What you need to do
1. In the account of leaving Kenya below, which organization paid for the airfare back to the U.S.?
2. From the account of leaving Kenya below, quote the passage between "After everything they" and "day at a time.", inclusive.

Supplied text
*** Begin section ***

I knew I had to get out immediately. I was without access to money or even my passport, so I needed assistance. To buy myself some time, I told my mother that I was willing to go along with her plans. I told her I was going for a walk, and then I made a call to Ex-Muslims of North America (EXMNA), an organization that supports people who have chosen to leave Islam. They quickly put me in touch with Executive Director Muhammad Syed, based in Washington, D.C.
Mr. Syed reached out to the United States Embassy in Kenya to see if they could help me escape. I was told that if I could take a cab to the embassy they could shelter me and help me figure out how I could get back to the U.S.
In the middle of the night, when everyone was asleep, I escaped from the hotel and made it to the embassy. Thankfully, the consul general welcomed me into his home until we could formulate a plan. The next problem was that I had no place to go and no money to get back to the U.S. I couldn’t go back home to Minnesota and Ithaca College was basically closed for the summer. The consul general reached out to the college to see if they could help. Luckily, they were able to find a place for me on campus and EXMNA was generous enough to pay for my airfare back to the U.S.
Once back on U.S. soil, I felt a measure of relief. Both the FBI and campus police are keeping an eye on me and, while I have begun to feel physically safe, emotionally the nightmare isn’t over. At 19, I now have no family. Even family members who weren’t a part of this scheme aren’t talking to me. Their rejection and treatment of me has been devastating. It has left me seriously questioning who I am and whether I deserve to be treated this way. The loss of my family’s love and support, both financial and emotional, has been extremely traumatic.
While I’m lucky to have close friends who have offered comfort, it does nothing for the hole my family ripped into my heart. I know what they did to me was horrible and wrong, but they are still my family and reconciling with them will take some time.
As I work through all of this on a personal level, I know that I want to do everything I can to prevent this from happening to others like me. Gay conversion therapy is exceedingly abhorrent. While it can’t alter someone’s sexual orientation, it certainly can scar them for life. Suicide rates are extremely high for people forced into these conversion camps. I have been meeting with the State Department and others to discuss what can be done to stop this barbaric practice, which is sadly still prevalent in American society.
Unlike conversion therapy in the U.S., the religious conversion camps in Africa aren’t commonly reported on or talked about; they operate in secrecy. The fact that homosexuality is still illegal in most of Africa makes these conversion camps even crueler. We don’t have exact numbers of how many young people are forced to go to these camps, but we know the numbers are growing. Many of the people held captive have similar stories to myself. Their families immigrated to the U.S., then brought them back to Somalia or Kenya to force them into these places.
I am lucky enough to be over eighteen, a U.S. citizen and to have a large support network — all of which made it easier for me to get out of Kenya. Not everyone is so lucky, however. That is why I’m sharing my story: so the U.S. and other governments can do more to protect the vulnerable youth of Muslim backgrounds whose parents abuse them in the name of religion and culture.
After everything they put me through, I don’t know if I will ever be able to have a relationship with my family, but I am thankful that I am alive. For now, I am taking it one day at a time.

*** End section ***

Data listing
*** Begin section ***

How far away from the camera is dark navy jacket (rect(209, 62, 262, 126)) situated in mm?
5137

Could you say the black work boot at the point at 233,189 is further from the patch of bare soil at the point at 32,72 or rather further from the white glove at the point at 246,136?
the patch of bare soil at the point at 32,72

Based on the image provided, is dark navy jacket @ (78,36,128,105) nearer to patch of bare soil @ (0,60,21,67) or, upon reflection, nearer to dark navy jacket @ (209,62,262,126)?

*** End section ***

Task-by-task answers
1. Ex-Muslims of North America (EXMNA) paid for the airfare.

2.
After everything they put me through, I don’t know if I will ever be able to have a relationship with my family, but I am thankful that I am alive. For now, I am taking it one day at a time.